Lebih lanjut Aswanto menjelaskan, ketika dilakukan amendemen UUD 1945 di dalam Pasal 24 ayat (2) yang tadinya kekuasaan kehakiman dilakukan oleh sebuah Mahkamah Agung (MA) dan badan peradilan yang berada dibawahnya dalam lingkungan peradilan umum, peradilan agama, peradilan militer, peradilan tata usaha negara dan ditambah oleh sebuah MK. Kewenangan MK dalam Pasal 24C UUD 1945, sambung Aswanto, berkaitan dengan implementasi fungsinya. Terdapat beberapa fungsi yang diemban oleh MK yakni sebagai pelindung konstitusi, penjaga hak-hak asasi warga negara. Kewenangan MK ada empat yakni pertama MK berwenang mengadili pada tingkat pertama dan terakhir yang putusannya bersifat final untuk menguji UU terhadap UUD 1945. “Ketika ada undang-undang yang lahir sebagaimana kita paham bahwa hak-hak konstitusional warga negara itu sudah termaktub dalam UUD 1945. Karena UUD 1945 berisi pokok-pokok maka perlu dijabarkan. Penjabaran konstitusi dituangkan dalam UU. Ketika ada UU yang tujuannya sebenarnya adalah untuk mengkonkritkan norma dasar yang ada di konstitusi tetapi ternyata ketika dituangkan ke dalam UU jaminan hak konstitusional warga negara yang sudah termaktub tersebut malah terabaikan. Oleh sebab itu kalau ada UU yang justru substansinya malah negasikan hak-hak konstitusional yang sudah dijamin dalam UU a quo, maka warga yang merasa dirugikan dapat melakukan pengujian undang-undang ke MK. Nah itu kewenangan pertama MK,”terang Aswanto.

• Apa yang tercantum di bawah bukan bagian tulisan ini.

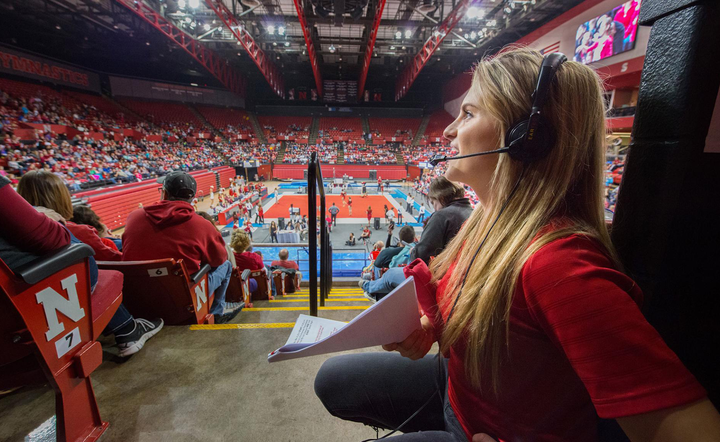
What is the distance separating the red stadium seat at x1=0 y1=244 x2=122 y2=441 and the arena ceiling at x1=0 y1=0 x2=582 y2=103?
12.3 m

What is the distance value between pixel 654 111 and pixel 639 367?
0.63m

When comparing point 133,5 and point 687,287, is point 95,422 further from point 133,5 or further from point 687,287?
point 133,5

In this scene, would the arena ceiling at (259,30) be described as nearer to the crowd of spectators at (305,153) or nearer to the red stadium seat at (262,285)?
the crowd of spectators at (305,153)

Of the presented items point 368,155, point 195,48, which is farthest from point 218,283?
point 368,155

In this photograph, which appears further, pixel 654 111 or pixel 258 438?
pixel 258 438

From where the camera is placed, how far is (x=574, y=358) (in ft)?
1.79

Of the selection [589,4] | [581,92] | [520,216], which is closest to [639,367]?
[520,216]

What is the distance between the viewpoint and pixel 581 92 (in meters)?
0.75

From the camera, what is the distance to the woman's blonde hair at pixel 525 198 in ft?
2.26

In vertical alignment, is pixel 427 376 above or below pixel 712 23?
below

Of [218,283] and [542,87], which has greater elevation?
[542,87]

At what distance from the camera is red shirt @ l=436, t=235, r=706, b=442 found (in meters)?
0.49

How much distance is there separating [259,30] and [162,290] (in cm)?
1966

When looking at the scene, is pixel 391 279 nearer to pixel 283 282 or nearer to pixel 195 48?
pixel 283 282
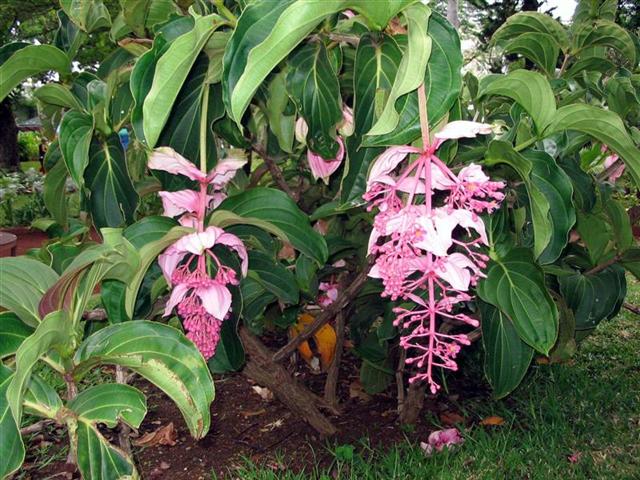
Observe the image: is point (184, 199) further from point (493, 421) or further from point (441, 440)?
point (493, 421)

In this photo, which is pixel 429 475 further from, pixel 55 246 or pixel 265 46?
pixel 265 46

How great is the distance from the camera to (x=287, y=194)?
1218 mm

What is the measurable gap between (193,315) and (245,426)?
40.7 inches

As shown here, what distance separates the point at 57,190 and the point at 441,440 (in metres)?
1.19

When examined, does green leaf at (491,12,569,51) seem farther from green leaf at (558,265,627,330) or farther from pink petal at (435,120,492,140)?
pink petal at (435,120,492,140)

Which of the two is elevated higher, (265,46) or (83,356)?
(265,46)

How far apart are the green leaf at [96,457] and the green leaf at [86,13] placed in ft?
2.41

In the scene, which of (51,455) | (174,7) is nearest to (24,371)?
(174,7)

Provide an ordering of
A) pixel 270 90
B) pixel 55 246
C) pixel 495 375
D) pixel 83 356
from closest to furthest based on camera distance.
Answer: pixel 83 356 < pixel 270 90 < pixel 55 246 < pixel 495 375

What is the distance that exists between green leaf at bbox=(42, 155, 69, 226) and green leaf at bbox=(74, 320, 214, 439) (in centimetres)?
65

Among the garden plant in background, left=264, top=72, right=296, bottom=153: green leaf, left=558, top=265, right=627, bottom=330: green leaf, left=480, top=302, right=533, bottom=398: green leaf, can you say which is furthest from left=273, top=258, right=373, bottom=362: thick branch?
left=558, top=265, right=627, bottom=330: green leaf

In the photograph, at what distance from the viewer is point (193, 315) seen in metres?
1.06

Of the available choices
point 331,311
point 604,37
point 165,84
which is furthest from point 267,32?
point 604,37

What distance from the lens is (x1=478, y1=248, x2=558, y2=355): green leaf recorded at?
1186 millimetres
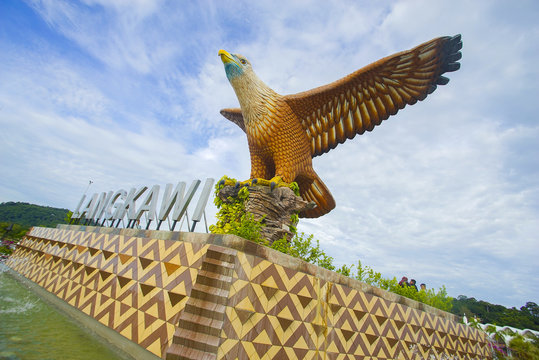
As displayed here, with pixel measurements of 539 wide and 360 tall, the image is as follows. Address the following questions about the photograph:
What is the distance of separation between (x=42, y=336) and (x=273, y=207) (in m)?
4.58

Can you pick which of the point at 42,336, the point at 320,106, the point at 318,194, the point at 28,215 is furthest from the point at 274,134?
the point at 28,215

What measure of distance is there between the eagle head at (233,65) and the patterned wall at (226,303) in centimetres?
465

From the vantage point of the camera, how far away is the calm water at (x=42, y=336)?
11.2 ft

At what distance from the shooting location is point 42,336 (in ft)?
13.2

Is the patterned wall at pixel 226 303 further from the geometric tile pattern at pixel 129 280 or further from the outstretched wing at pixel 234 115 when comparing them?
the outstretched wing at pixel 234 115

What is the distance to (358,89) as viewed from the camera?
24.6ft

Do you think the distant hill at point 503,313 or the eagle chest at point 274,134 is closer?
the eagle chest at point 274,134

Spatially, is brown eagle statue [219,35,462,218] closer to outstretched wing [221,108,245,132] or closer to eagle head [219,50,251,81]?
eagle head [219,50,251,81]

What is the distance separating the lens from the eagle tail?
832 centimetres

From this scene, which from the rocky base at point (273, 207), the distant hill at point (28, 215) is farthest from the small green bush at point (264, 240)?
the distant hill at point (28, 215)

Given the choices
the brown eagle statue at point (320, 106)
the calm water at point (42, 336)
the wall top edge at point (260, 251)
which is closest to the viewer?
the calm water at point (42, 336)

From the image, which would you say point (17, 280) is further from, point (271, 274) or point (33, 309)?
point (271, 274)

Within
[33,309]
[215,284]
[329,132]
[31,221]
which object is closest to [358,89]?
[329,132]

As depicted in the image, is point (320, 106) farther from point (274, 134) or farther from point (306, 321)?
point (306, 321)
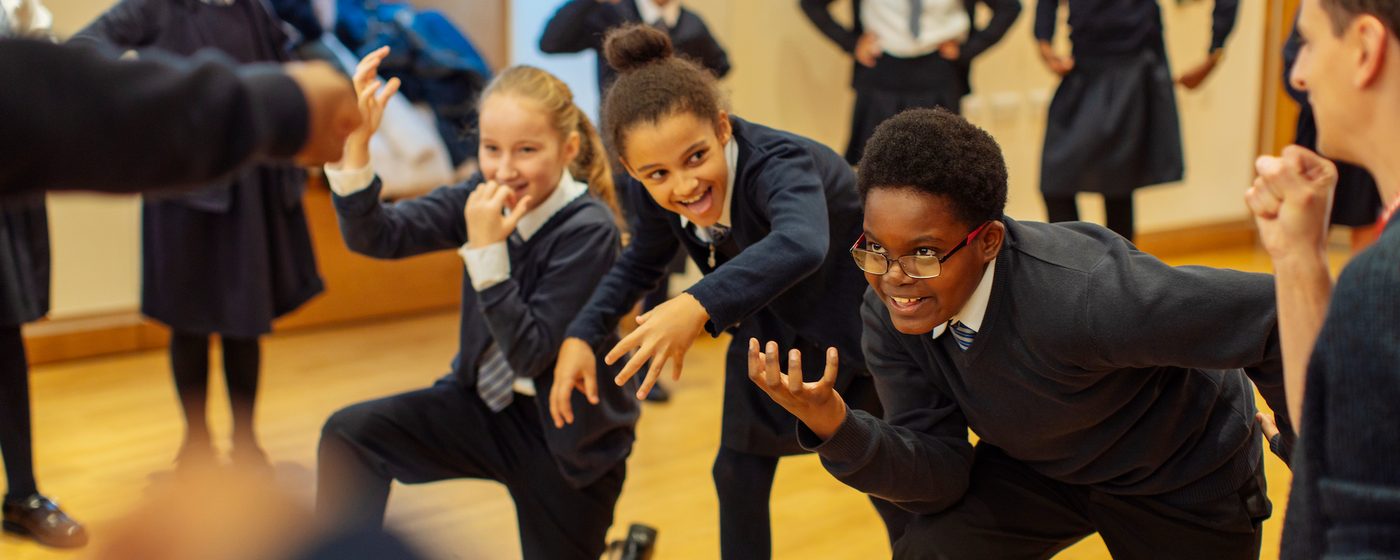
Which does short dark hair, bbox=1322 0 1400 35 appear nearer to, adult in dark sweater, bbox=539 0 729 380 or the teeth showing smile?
Answer: the teeth showing smile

Kewenangan kedua, Aswanto menyebut memutus sengketa kewenangan lembaga negara yang kewenangannya diberikan oleh UUD. “Ketika ada kewenangan sengketa lembaga negara yang satu terhadap lembaga yang lain maka yang diberi kewenangan untuk menyelesaikan sengketa itu adalah MK,”jelasnya. Kewenangan selanjutnya adalah memutus pembubaran parpol dan memutus perselisihan tentang hasil pemilu. Selain itu, MK juga wajib memberikan putusan atas pendapat Dewan Perwakilan Rakyat mengenai dugaan pelanggaran oleh Presiden dan/atau Wakil Presiden menurut UUD 1945.
Model Pengujian UU
Lebih lanjut Aswanto menerangkan dua model atau dua objek pengujian. Pertama, pengujian formil yang berkaitan dengan proses pembentukan undang-undang dan hal-hal lain yang tidak termasuk pengujian materiil. Kedua, pengujian materiil sebagai pengujian undang-undang yang berkenaan dengan substansi undang-undang yang dianggap bertentangan dengan UUD 1945.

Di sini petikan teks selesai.